Nvidia (NVDA 6.18%) keeps going from strength to strength. It passed up mighty Alphabet and Amazon to become the third-most-valuable "Magnificent Seven" stock, and it briefly topped a $2 trillion market cap valuation. And yet, though it's the third largest business of the Magnificent Seven by market cap, it's still the smallest as measured by annual sales.

Some evidence of this fact is that Nvidia stock trades for a whopping 66 times trailing-12-month earnings per share. However, Nvidia may not be nearly as expensive as it appears to be, even after the stock's incredible 400%-plus run higher since the start of 2023.

It's all about the future

Much can be said about Nvidia's rise, the current data center investment supercycle driven by generative artificial intelligence (AI) that Nvidia helped spawn, and whether semiconductor peers can catch up and take some of Nvidia's market share.

But as far as Nvidia is concerned, calendar year 2024 (fiscal 2025 for Nvidia, the 12-month period that will end in January 2025) could be another epic year. After reporting full-year revenue of $60.9 billion, a 126% increase over the depressed results from calendar year 2022 during the bear market, management is forecasting $24 billion in sales for fiscal 2025's Q1, the three months that will end in April 2024. That's 40% of all of last year's sales in a single quarter.

CEO Jensen Huang said on the earnings call that Nvidia's supply of computing accelerator system parts is improving. However, Huang and company still expect overall demand this next year to be higher than what Nvidia and its partners can crank out. That implies quarterly sales could continue to tick higher from the end of Q1 and on.

But even if we simply annualize Nvidia's Q1 expected revenue, we arrive at just shy of $100 billion in this year's sales, about a 57% increase from last year.
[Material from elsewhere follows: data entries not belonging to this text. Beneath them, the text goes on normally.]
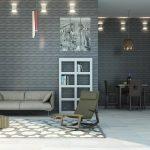 Bien choisir ses meubles pour une déco minimaliste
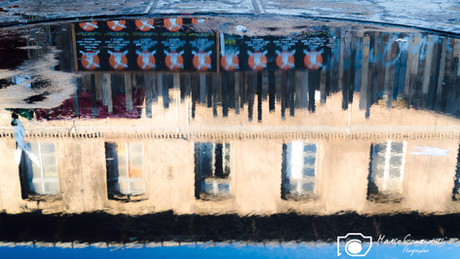 unusual-reflextions-1.jpg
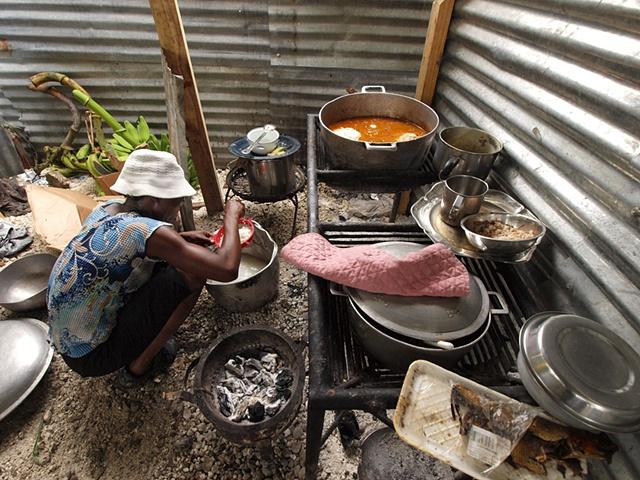 Food preparation at the orphanage
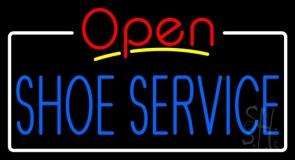 Blue Shoe Service Open LED Neon Sign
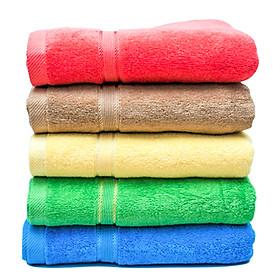 Khăn tắm sợi tre 1 mét (giao màu ngẫu nhiên)- Số lượng 01 cái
For the record, that would dramatically help Nvidia catch up to the other Magnificent Seven in terms of annual sales (see chart below).

NVDA Revenue (TTM) Chart

NVDA Revenue (TTM) data by YCharts

And if we factor for a bit of gross profit margin contraction, resulting from a benefit from favorable parts supply at the moment, annual operating expenses of $14 billion (the Q1 outlook for operating expenses of $3.5 billion multiplied by four), and a tax rate of 17%, Nvidia could be pacing toward $50 billion in operating income or more. That would be a 50% increase over last year.

Based on these back-of-the-envelope expectations, Nvidia stock is trading for about 35 to 40 times this year's earnings, far lower than the aforementioned 66 times trailing-12-month earnings ($2 trillion market cap divided by $50 billion in net income and/or free cash flow).

How long can Nvidia keep growing?

Of course, even this forward-looking earnings multiple hardly makes Nvidia stock cheap. Far from it, this valuation is in anticipation of Nvidia remaining in high-growth mode for quite some time. Wild estimates like seeing global AI infrastructure reach $400 billion in annual spending by 2027 -- an estimate Advanced Micro Devices has cited a few times now, which assumes a roughly doubling in global data center value from $1 trillion this past year to $2 trillion in three years -- has many investors are putting gobs of cash on the line with this as an assumption.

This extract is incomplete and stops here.